W sobotni wieczór siedziałem w domu Aśki razem z jej bratem – Mirkiem i dwoma kolegami. Jedliśmy pizzę i przepijaliśmy ją mocnym alkoholem.

- Jak tam twoja Joanna? – zapytał Bartek.

- Aktualnie jest w Londynie na wymianie studenckiej – wyjaśniłem.

- Zostawiła cię samego? To się nazywa zaufanie…

- Ty, ile się będziesz jeszcze musiał bawić w jednorękiego bandytę? – dopytywał z głupim uśmieszkiem Kamil.

- Jeszcze tydzień – odparłem.

- Po jej powrocie łóżka nie połamcie – zaczął się śmiać.

- Asia ma mocne łóżko. Ewentualnie w razie potrzeby jest jeszcze biurko, stół, prysznic, w skrajnych przypadkach podłoga… Jest wiele możliwości…

- A oprócz seksu, to ona jest ci do czegoś potrzebna? – Mirek spojrzał na mnie podejrzliwie.

- Pewnie, że jest potrzebna.

- Czyżbyś chciał klękać przed nią?

- Nie wiem… Kiedyś nawet o tym poważnie myślałem, ale wszystko tak szybko się skomplikowało. Teraz jeszcze ten wyjazd…

- No, ale chyba ją kochasz? – dążył Mirek.

W pełni rozumiałem insynuacje Mirka. W końcu to jej starszy brat. Zawsze była dla niego bardzo ważna. Pierwszy wiedział o wszystkim, co się działo między mną a Joasią. A przynajmniej dużą tego część… Nic dziwnego, że chciał wiedzieć, jakie mam plany, co do niej.

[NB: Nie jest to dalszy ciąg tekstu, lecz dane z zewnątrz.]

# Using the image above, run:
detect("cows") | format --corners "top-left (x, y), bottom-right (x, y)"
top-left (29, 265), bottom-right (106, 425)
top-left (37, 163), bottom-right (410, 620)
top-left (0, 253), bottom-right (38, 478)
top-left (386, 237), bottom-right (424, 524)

- Kocham, owszem… Sam jesteś żonaty i dobrze wiesz, że ślub to nie jest taka prosta sprawa.

- Wiem, wiem… Tak tylko pytam.

Nagle zauważyłem, że Mirek i Bartek, siedzący na wprost mnie, zaczęli się głupkowato uśmiechać. Poczułem, jak ktoś dłońmi zasłonił mi oczy. Było oczywiste, że to nikt inny jak Joanna.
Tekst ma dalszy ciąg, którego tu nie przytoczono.